After criticism about mixing test data, Virginia’s Department of Health has released a new data breakdown separating out the number of nasal and throat swab tests being done to detect live virus, from blood tests – known as antibody tests – to detect the past presence of the virus. The breakdown shows the blood tests, or antibody tests, account for less than nine percent of all testing that’s been reported since February.
Over the weekend, Mel Leonor with the Richmond Times Dispatch reported that Virginia has been combining swab and blood tests in their daily reports about total testing across the commonwealth. Leonor told VPM she got the tip from a press briefing on testing last week.
“The state lab director, Dr. Denise Toney, at one point said she thought -- she was pretty sure -- that serology test results were being received by the state but that they were not being published along with the other testing data that included the diagnostic tests that hospitals use,” Leonor told VPM. “And, honestly, just her lack of certainty about the issue prompted me to just ask the department for an answer.”
On Friday night, Leonor got confirmation from the state health department that they actually were combining the two test figures in daily reports. She wanted to see if the percent positivity rate, the percent of all tests that turn positive for COVID-19, had been affected.
“When you have too many tests compared to fewer positive cases, then that number is thrown off,” Leonor said. “And those are the figures that they [state officials] are using to make decisions about when we reopen and how we do it. And so I think just making sure that the public has accurate data, but also that officials themselves are keeping it in a way that is in line with public health standards is really important, and I think is kind of the key to making sure that we move forward in a way that's safe for everyone.”
The state department of health, in its release Thursday morning, says there is “minimal change in the percent positive of tests and no difference in overall trends,” despite an increase in the number of antibody tests the state says were utilized -- and reported -- in the past three weeks. Over the past two weeks, antibody tests accounted for 14 percent of all tests reported by the state. The week before that, antibody tests accounted for 12 percent.
The release also states that “the Virginia Department of Health defines a case as confirmed when there is a positive PCR test.” Dr. Karen Remley, who leads Virginia’s COVID-19 testing work group, told VPM Tuesday she learned about the reporting of test types together like everyone else, but said “classic epidemiology” explained why the state was tracking multiple types of tests.
“The serology tests are included in the test numbers because the tests -- it's classic epidemiology -- look at the number of cases,” Remley said. “And so how you get to that case can be by an antigen test, or an antibody test can help inform that.” She did say that the figures should be reported separately, however.
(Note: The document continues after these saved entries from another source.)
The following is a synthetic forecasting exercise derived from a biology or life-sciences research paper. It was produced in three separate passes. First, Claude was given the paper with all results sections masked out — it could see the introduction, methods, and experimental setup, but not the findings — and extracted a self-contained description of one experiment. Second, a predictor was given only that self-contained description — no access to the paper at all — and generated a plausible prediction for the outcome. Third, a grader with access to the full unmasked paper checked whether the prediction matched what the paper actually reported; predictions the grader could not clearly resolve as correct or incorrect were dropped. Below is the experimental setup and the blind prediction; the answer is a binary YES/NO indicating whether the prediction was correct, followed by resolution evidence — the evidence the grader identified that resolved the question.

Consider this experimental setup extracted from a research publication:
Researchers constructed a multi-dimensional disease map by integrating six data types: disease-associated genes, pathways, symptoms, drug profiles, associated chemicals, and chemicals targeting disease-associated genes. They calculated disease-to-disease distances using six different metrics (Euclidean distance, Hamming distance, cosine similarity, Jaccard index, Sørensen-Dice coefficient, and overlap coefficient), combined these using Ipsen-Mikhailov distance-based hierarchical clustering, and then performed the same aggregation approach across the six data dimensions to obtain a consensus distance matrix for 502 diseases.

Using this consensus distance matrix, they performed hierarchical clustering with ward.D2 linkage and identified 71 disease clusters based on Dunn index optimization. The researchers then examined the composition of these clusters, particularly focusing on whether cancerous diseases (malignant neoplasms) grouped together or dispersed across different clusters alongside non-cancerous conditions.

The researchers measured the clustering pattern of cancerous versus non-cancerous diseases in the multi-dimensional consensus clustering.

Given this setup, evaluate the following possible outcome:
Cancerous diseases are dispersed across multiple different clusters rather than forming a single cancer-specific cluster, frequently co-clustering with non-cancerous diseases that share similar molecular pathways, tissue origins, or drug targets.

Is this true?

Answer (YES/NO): NO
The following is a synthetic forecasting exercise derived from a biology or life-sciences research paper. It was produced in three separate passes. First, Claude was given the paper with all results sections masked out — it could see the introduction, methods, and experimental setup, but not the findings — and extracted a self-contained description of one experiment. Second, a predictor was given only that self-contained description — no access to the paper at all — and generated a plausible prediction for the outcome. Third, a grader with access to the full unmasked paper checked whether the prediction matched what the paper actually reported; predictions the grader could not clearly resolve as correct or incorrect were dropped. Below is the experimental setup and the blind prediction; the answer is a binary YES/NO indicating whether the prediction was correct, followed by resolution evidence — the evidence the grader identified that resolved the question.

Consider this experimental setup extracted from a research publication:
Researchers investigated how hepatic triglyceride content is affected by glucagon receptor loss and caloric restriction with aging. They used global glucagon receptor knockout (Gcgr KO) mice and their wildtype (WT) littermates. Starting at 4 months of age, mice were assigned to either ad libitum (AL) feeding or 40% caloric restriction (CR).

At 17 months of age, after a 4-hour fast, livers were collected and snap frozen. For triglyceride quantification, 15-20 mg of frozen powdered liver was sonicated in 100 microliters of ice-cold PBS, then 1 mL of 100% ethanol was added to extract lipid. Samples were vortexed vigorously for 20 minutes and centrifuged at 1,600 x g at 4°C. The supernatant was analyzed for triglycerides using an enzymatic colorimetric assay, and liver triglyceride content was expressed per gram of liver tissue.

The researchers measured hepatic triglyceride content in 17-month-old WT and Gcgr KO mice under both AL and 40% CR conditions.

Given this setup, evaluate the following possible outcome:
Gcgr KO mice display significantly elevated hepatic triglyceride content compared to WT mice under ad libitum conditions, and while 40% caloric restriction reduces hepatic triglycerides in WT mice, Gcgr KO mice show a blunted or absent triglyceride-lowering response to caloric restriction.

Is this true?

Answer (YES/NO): NO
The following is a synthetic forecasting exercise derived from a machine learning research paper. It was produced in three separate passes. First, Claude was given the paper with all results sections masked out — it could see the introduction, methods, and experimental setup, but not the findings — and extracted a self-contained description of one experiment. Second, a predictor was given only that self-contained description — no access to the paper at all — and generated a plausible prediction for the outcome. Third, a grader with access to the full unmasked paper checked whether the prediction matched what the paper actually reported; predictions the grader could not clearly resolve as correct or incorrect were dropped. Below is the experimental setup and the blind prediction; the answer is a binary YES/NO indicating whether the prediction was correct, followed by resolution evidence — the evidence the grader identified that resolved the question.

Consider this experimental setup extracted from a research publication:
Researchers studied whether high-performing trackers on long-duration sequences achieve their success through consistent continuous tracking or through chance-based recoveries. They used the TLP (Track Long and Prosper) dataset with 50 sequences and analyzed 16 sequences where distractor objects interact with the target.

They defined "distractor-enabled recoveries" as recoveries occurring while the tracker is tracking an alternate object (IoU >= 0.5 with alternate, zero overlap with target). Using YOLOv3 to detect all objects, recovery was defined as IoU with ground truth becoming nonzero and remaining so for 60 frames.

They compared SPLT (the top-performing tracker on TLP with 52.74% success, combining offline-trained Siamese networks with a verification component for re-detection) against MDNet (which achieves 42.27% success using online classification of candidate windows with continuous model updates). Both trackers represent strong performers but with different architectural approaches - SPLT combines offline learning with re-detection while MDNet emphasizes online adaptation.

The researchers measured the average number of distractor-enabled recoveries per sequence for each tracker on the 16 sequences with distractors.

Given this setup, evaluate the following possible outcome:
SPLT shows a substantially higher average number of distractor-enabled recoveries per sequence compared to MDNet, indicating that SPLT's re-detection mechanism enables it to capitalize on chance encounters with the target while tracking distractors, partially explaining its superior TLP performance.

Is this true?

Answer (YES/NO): NO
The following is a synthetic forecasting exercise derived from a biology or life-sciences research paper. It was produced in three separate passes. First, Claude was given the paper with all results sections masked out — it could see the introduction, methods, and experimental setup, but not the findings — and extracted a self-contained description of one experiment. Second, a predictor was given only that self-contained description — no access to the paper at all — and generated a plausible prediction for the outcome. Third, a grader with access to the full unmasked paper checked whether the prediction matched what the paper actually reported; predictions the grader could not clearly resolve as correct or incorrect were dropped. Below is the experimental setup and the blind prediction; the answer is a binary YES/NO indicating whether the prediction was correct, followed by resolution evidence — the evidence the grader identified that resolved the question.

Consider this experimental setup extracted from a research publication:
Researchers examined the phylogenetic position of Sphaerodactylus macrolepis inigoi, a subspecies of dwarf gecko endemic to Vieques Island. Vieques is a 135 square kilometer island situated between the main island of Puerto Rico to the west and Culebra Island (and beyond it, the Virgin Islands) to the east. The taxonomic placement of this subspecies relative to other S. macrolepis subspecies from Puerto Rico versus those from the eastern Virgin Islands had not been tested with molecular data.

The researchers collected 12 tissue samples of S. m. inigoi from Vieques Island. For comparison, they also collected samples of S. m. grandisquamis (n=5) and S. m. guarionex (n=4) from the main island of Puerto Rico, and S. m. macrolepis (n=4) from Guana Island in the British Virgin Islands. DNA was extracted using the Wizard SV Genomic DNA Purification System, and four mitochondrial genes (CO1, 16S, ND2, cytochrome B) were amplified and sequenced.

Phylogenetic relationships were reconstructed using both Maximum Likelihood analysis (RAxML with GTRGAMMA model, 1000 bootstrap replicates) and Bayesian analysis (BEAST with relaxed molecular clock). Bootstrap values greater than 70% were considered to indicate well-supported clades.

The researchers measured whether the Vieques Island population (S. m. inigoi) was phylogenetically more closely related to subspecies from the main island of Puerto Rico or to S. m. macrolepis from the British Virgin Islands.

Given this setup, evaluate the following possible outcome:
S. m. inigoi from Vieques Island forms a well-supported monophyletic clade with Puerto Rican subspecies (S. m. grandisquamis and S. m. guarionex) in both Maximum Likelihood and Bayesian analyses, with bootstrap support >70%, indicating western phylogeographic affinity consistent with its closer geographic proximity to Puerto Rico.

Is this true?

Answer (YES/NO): YES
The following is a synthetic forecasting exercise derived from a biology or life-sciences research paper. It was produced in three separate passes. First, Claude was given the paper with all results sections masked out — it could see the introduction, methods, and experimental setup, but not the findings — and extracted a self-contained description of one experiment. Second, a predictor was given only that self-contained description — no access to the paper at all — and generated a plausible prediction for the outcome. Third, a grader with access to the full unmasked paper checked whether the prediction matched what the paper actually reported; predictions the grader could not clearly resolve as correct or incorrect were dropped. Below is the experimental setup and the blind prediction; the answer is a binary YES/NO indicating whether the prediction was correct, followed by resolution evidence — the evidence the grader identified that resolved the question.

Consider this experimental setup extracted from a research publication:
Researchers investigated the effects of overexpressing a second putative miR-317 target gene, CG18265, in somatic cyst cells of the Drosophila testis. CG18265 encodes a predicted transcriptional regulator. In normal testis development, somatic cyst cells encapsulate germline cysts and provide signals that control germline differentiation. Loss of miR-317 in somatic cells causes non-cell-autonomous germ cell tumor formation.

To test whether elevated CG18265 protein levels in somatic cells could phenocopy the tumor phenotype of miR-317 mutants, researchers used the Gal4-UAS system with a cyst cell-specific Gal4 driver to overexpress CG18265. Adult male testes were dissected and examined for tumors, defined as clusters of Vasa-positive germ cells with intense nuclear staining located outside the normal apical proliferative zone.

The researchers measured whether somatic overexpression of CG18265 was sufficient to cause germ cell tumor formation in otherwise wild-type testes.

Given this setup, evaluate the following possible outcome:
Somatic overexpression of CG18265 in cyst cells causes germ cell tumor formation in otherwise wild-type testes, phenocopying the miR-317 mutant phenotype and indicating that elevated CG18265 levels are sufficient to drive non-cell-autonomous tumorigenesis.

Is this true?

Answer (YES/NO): YES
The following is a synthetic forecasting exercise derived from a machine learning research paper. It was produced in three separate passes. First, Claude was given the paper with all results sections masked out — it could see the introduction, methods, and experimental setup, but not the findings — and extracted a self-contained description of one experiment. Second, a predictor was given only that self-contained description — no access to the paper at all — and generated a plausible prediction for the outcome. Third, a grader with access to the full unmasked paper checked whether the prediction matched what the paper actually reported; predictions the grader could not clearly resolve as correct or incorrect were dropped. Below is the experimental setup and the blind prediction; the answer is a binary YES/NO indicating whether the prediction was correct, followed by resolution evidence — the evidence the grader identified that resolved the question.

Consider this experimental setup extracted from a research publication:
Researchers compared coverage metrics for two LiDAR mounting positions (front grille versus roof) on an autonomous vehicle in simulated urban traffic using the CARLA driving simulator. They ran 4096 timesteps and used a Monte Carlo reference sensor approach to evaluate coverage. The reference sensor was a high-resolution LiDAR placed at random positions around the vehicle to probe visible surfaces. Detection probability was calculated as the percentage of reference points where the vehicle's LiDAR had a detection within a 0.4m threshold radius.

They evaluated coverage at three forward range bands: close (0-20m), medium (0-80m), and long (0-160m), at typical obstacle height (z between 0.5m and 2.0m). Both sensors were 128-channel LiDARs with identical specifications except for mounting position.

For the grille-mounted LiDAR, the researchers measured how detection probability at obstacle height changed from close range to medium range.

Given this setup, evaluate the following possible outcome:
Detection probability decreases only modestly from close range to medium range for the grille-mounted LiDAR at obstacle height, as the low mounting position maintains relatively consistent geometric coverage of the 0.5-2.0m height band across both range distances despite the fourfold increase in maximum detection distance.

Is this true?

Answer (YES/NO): NO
Remley told VPM Tuesday that the daily capacity for testing -- including the state lab and three university labs, VCU, UVA and Virginia Tech -- was at about 1,500. A spokesperson for the state department of health told VPM that figure does not include antibody tests, and that the bulk of the antibody tests are being reported from several commercial and private labs like LabCorp and Quest.
The state has new contracts with three private labs as well as a prior contract with LabCorp. The state updated its contract with LabCorp this week to include pricing for COVID-19 tests. Beyond that, data isn’t publicly available to show which additional private labs and hospitals are included in the daily figures Virginia officials have been reporting.
VPM requested a breakdown of which labs have been including antibody tests in their reports but was told “we don’t have the data broken down this way,” and in a follow-up inquiry was told “our reports are not sorted by reporting labs but rather by demographics. It would be confusing to report by lab and compare it to our case data because if a person has more than one test in a day, we deduplicate the data.”
The data release Thursday morning also comes after the publication of an article in The Atlantic critiquing Virginia’s decision to mix the test results “a new low” in data standards. “ Today’s story in the Atlantic amplifies what the Richmond Times Dispatch had already reported: Doctor Northam and his team are committing malpractice with Virginia’s testing program,” wrote House Minority Leader Todd Gilbert in a statement.
Northam took to Twitter Thursday morning, announcing he recently found out about the data issue, but immediately directed his team to report data for the two tests separately going forward.
“I am a doctor, and I have said all along that I will act based on science and data—and the data must be reliable and up-to-date, so we can make informed decisions based on the facts,” Northam said on Twitter. “Going forward, the @VDHgov [Virginia Department of Health Twitter handle] website will break out the number of diagnostic tests.”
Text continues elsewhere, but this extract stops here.